Matt Massie wrote:
do you mean that if you turn on debugging that gmond doesn't work
anymore?
Nope, the opposite:
If I turn *OFF* debugging, gmond doesn't work anymore.
With debugging on, gmond works as expected. But the lack of daemonization is
a bit of a drag.
When built from *this* 2.6.0 tarball, not so much ... works in debug though:
644383 Jun 3 12:55 ganglia-2.6.0.tar.gz
and when you build the previous snapshot that gmond ONLY works in debug
mode?
If you mean "previous 2.6.0 snapshot," that's the only one I have access to.
what version of glibc are you running on your boxes?
% rpm -qi glibc
sh-2.05# rpm -qi glibc
Name : glibc Relocations: (not relocateable)

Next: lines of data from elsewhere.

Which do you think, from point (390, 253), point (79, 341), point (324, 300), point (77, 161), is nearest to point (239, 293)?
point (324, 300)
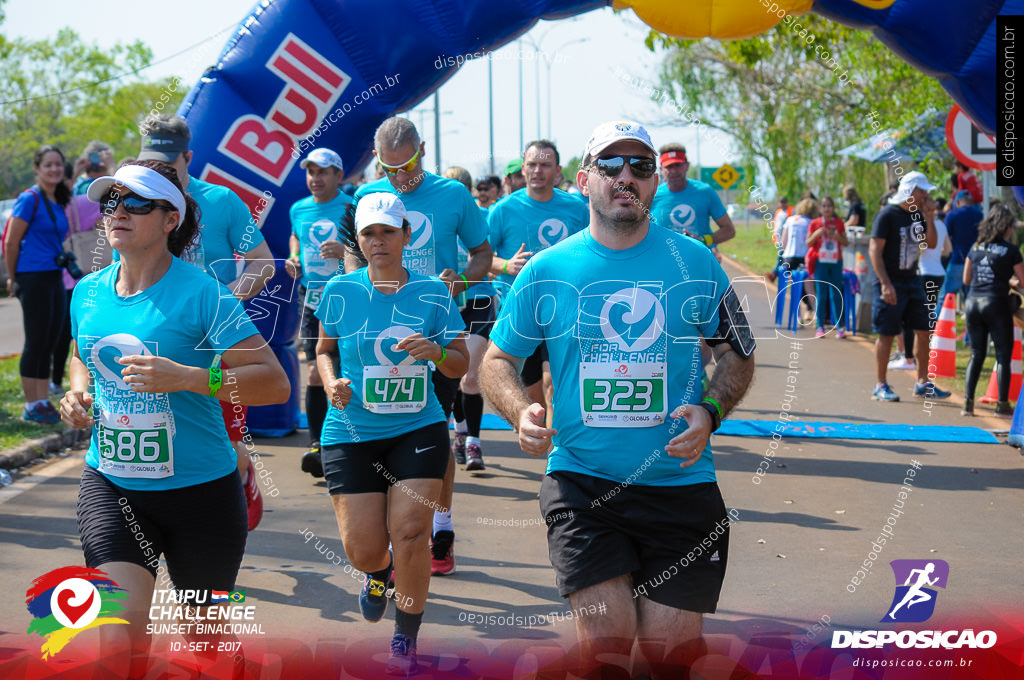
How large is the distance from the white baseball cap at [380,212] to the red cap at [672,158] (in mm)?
5291

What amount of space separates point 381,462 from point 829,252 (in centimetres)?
1345

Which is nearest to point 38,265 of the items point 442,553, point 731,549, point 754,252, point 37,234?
point 37,234

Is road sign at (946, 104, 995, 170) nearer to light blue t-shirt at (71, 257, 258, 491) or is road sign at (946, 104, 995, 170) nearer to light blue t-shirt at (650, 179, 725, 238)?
light blue t-shirt at (650, 179, 725, 238)

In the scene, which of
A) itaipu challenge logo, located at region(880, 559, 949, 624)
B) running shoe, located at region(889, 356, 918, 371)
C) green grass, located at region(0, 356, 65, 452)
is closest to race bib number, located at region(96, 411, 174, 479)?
itaipu challenge logo, located at region(880, 559, 949, 624)

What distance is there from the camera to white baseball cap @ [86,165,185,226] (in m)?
3.51

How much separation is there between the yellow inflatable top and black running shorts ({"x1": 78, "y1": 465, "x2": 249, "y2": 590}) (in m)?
4.98

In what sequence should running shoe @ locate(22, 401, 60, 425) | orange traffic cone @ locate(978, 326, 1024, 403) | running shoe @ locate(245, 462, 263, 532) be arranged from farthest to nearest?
orange traffic cone @ locate(978, 326, 1024, 403), running shoe @ locate(22, 401, 60, 425), running shoe @ locate(245, 462, 263, 532)

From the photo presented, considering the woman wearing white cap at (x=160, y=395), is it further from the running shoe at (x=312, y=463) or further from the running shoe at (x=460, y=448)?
the running shoe at (x=460, y=448)

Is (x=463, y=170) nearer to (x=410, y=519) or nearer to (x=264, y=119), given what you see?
(x=264, y=119)

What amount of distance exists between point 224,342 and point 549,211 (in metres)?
4.52

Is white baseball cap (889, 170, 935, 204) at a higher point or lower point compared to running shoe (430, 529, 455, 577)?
higher

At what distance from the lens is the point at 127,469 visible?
353 centimetres

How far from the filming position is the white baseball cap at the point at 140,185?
3510 mm

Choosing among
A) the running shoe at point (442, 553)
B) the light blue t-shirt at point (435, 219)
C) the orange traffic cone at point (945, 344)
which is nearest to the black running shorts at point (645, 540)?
the running shoe at point (442, 553)
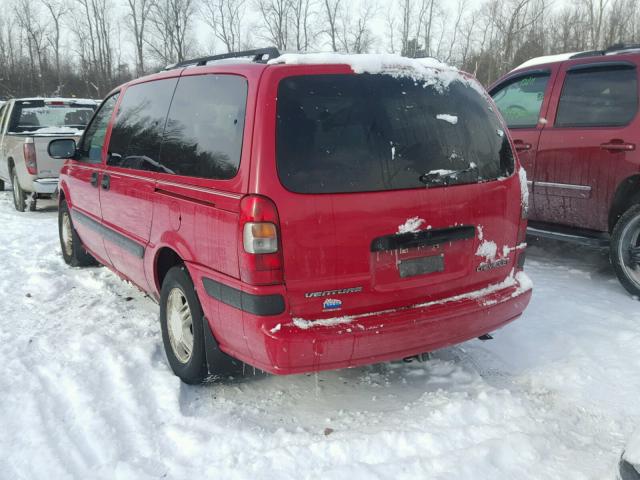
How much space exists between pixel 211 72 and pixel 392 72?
103 cm

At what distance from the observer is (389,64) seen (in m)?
2.84

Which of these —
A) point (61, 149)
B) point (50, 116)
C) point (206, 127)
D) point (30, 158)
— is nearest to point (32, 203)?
point (30, 158)

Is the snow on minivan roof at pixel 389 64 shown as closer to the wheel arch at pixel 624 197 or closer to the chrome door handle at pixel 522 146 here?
the wheel arch at pixel 624 197

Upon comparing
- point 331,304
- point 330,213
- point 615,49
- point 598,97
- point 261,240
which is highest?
point 615,49

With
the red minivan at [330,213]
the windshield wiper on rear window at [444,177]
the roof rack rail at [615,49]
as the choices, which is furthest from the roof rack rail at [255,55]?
the roof rack rail at [615,49]

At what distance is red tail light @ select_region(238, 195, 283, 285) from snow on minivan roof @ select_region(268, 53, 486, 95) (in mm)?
742

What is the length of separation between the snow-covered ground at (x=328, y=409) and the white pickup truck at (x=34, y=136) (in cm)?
511

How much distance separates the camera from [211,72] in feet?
10.2

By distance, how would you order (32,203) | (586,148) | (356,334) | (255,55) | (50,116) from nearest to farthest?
1. (356,334)
2. (255,55)
3. (586,148)
4. (32,203)
5. (50,116)

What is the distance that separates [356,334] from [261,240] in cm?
63

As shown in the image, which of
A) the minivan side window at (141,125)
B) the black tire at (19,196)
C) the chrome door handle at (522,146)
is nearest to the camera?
the minivan side window at (141,125)

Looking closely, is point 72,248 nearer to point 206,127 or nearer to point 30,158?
point 206,127

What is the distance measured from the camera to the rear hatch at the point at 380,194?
2520mm

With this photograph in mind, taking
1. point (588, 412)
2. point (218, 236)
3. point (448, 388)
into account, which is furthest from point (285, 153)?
point (588, 412)
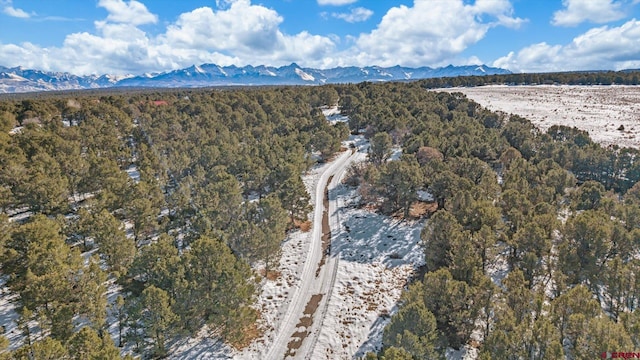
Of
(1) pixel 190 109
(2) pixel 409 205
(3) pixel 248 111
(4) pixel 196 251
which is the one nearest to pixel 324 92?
(3) pixel 248 111

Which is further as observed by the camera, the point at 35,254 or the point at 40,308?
the point at 35,254

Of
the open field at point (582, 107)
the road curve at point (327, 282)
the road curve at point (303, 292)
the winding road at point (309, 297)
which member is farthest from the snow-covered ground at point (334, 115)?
the winding road at point (309, 297)

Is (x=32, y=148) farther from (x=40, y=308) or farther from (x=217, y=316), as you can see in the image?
(x=217, y=316)

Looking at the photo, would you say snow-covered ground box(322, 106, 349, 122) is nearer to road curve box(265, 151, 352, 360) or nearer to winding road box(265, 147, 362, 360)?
road curve box(265, 151, 352, 360)

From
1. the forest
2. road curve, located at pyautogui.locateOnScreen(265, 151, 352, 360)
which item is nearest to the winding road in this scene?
road curve, located at pyautogui.locateOnScreen(265, 151, 352, 360)

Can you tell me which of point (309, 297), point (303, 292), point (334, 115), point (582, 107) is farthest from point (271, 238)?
point (582, 107)

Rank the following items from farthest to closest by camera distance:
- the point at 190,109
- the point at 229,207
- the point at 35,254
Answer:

Version : 2.2.4 Vendor: Red Hat, Inc.
Release : 19.3 Build Date: Sat Dec 8 06:14:53
2001Install date: Fri Dec 5 02:47:04 2003 Build Host:
stripples.devel.redhat.com
Group : System Environment/Libraries Source RPM:
glibc-2.2.4-19.3.src.rpm
Size : 18049874 License: LGPL
Packager : Red Hat, Inc. <http://bugzilla.redhat.com/bugzilla>
i found that the pthread (LinuxThreads) implementation on linux is a
nightmare. sometimes you'll find the thread stuff in glibc other times
you'll find it in the kernel. you can force it to use older pthread
libraries by doing a...
% set LD_ASSUME_KERNEL="2.2.5"
before you start gmond.
To quote Zak McKracken and the Alien Mindbenders:
"That doesn't seem to work." :)
also, you are compiling gmond on the host it being run on?

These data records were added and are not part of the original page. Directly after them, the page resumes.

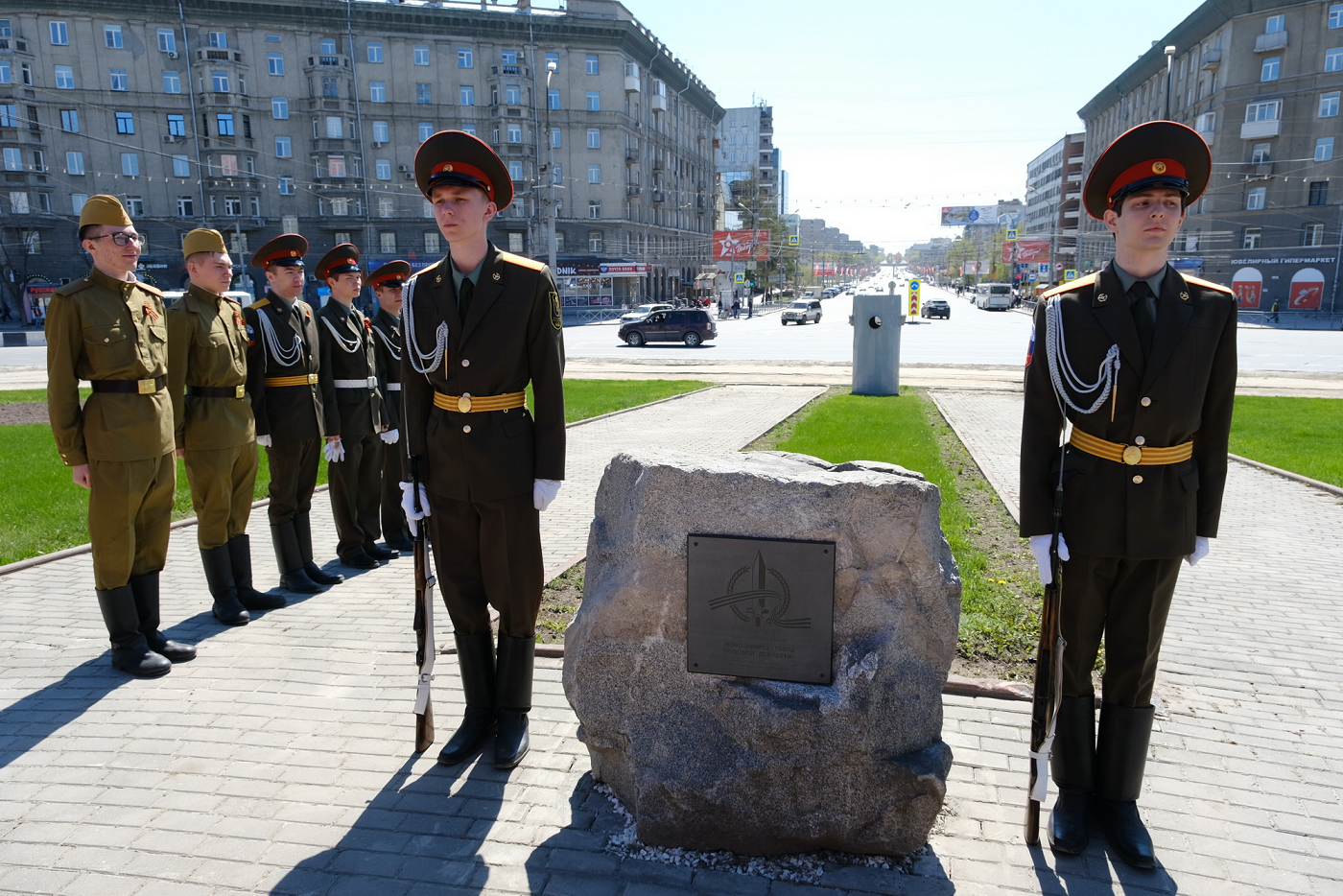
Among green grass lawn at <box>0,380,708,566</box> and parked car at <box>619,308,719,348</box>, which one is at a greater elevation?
parked car at <box>619,308,719,348</box>

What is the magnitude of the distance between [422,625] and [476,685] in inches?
14.6

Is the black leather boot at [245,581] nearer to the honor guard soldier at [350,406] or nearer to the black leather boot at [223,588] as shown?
the black leather boot at [223,588]

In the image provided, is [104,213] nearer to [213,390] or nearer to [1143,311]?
[213,390]

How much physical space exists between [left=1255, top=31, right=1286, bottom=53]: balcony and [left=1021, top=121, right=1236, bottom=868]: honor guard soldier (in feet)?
201

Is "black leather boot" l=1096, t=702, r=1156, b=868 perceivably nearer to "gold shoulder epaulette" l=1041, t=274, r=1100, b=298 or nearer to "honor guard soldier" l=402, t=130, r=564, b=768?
"gold shoulder epaulette" l=1041, t=274, r=1100, b=298

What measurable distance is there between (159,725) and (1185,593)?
608cm

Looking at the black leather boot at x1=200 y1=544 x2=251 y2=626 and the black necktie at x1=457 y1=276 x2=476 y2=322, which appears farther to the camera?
the black leather boot at x1=200 y1=544 x2=251 y2=626

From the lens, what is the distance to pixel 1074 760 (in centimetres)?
318

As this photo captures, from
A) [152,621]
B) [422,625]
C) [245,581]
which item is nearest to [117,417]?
[152,621]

Yes, for the purposes of this test I am compiling and running on the
aforementioned uniprocessor P4 Dell workstation. I've tried both this binary
and a rebuilt binary on the Opteron, no dice.

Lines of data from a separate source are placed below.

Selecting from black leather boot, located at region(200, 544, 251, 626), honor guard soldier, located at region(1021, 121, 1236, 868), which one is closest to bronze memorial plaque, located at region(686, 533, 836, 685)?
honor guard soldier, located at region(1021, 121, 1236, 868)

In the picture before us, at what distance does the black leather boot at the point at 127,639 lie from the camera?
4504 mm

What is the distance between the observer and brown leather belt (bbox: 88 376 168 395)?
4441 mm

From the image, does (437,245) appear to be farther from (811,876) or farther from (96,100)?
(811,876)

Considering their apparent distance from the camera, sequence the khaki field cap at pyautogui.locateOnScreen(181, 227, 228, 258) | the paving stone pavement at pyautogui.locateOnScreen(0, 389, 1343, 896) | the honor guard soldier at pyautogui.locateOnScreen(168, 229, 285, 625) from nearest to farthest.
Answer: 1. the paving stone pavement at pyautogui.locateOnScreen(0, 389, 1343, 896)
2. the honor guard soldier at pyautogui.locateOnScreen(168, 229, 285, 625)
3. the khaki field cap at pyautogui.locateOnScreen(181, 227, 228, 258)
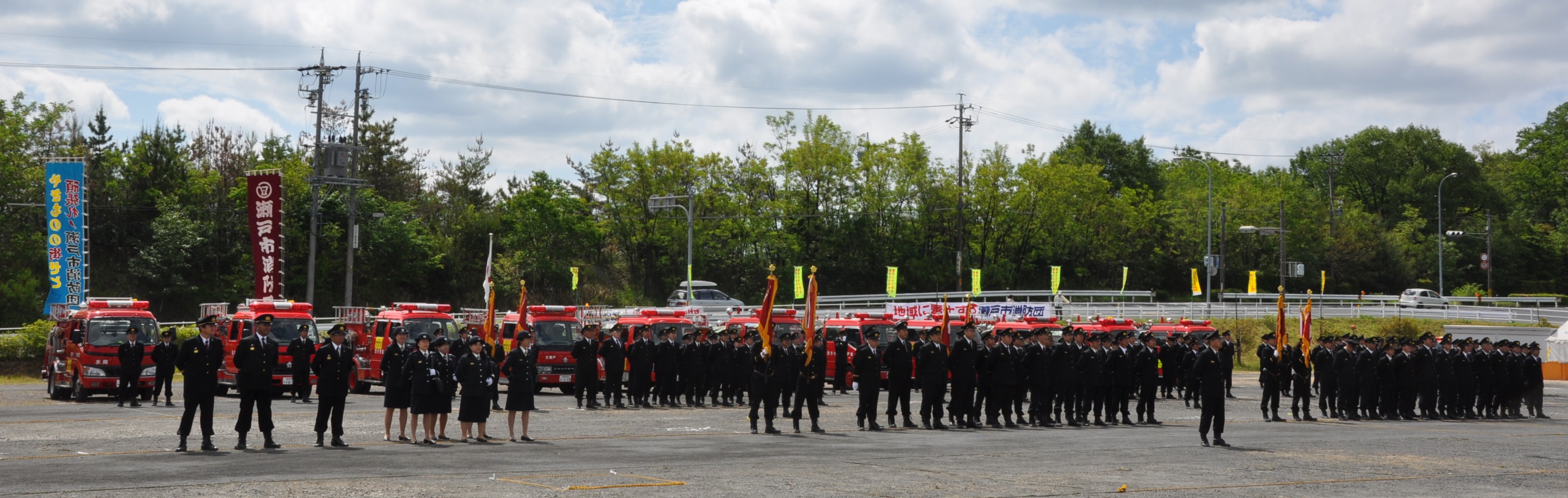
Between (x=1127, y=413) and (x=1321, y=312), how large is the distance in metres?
29.6

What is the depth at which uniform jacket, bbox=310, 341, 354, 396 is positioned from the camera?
1509 centimetres

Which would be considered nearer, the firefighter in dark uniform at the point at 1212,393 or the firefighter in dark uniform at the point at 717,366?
the firefighter in dark uniform at the point at 1212,393

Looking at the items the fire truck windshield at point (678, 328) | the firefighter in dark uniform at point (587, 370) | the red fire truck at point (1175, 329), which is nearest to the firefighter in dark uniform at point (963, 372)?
the firefighter in dark uniform at point (587, 370)

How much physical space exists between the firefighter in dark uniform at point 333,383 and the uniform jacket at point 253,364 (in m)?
0.68

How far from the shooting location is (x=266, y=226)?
3741 cm

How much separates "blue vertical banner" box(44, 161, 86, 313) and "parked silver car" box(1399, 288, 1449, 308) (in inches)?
1822

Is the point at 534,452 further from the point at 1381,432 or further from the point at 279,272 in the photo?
the point at 279,272

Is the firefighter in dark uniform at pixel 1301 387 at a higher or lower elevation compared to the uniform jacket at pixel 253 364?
lower

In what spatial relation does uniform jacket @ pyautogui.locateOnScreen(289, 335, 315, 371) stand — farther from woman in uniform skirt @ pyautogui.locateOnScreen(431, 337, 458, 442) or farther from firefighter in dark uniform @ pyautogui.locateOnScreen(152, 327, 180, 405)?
woman in uniform skirt @ pyautogui.locateOnScreen(431, 337, 458, 442)

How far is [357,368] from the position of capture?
1024 inches

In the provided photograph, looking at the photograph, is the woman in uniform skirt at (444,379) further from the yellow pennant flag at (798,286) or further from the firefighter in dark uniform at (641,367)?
the yellow pennant flag at (798,286)

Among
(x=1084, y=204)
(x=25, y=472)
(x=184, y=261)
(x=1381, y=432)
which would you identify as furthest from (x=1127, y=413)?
(x=1084, y=204)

i think the problem is the way that signals are passed around in
threaded programs... older libraries used USR1 and USR2.. the newer
libraries use "real-time" signals.
That certainly could be the case. I'll see if I can get things going here but
threaded-app debugging isn't my favorite thing in the world so if someone
around here needs to move something heavy...
we may have to remove the thread pool code altogether and just have a
thread per channel (or put in a ./configure flag to override the pools
on broken machines).
I'll see if I can get my hands on other configurations on which I can test...
your message is timely. i was going to send an email out today and try
to get feedback on 2.6.0. so .. it looks like we have a trusted_hosts
IPv4 <=> IPv6 problem and a thread pool problem. any others?
Hats. People aren't wearing enough of them.